Picture this: You bring out a big tub of ice cream at your backyard barbecue or pool party, and after it's been scooped and distributed, it gets forgotten about as guests go back to swimming, lounging, and chatting. There the tub sits in the summer heat, and pretty soon it's a sticky, drippy mess. Better throw it back in the freezer to refreeze for next time, right? Wrong.

There are a few foods that you should never refreeze and unfortunately ice cream is one of them. Here's why.

1. You'll lose the air.

What makes ice cream so special is the air that's whipped into it when churned, which gives it that light, creamy texture. When it melts, the air is lost. So when you stick it back in the freezer, it refreezes into a dense block — you'd have to re-churn it in order to get that some of that air back.

2. It becomes grainy.

The first time ice cream is frozen, the ice crystals that form are tiny and uniform. However, if it's refrozen after it melts, much larger ice crystals actually form. These make for an icy product that has a grainy, unpleasant texture.

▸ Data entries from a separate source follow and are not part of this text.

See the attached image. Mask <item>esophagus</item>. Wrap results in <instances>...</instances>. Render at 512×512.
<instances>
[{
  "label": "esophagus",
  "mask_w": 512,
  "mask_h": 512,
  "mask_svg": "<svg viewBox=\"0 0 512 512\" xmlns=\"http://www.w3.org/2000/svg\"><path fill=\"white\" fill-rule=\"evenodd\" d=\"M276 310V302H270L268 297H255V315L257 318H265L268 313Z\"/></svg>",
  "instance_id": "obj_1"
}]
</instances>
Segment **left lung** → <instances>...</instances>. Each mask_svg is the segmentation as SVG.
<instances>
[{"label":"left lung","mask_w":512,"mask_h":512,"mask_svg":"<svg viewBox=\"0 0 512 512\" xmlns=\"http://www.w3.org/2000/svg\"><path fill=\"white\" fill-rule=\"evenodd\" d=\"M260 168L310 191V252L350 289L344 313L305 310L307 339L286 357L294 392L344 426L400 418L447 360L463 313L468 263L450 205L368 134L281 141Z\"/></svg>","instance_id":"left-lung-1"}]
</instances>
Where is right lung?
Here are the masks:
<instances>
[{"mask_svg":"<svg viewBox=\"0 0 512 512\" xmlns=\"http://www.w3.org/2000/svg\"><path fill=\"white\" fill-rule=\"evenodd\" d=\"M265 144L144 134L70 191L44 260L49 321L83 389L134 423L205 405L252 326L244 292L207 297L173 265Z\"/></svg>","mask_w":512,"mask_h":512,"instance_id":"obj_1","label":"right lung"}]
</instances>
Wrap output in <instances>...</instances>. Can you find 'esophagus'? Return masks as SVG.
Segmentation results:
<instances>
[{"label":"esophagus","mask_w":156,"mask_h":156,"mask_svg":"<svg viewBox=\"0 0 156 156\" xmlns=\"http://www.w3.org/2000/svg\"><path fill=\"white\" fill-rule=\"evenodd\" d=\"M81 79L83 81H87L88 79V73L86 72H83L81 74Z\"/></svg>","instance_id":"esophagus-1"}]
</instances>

3. It could potentially be unsafe to eat.

Just like any dairy product, if left out at room temperature or warmer for an extended period of time, harmful bacteria could begin to grow. Since ice cream is frozen at the start, it will take a while for this to be a concern, but if you do happen to leave the tub out in the sun for a few hours and the melted ice cream is warm, there's a risk of bacteria growth.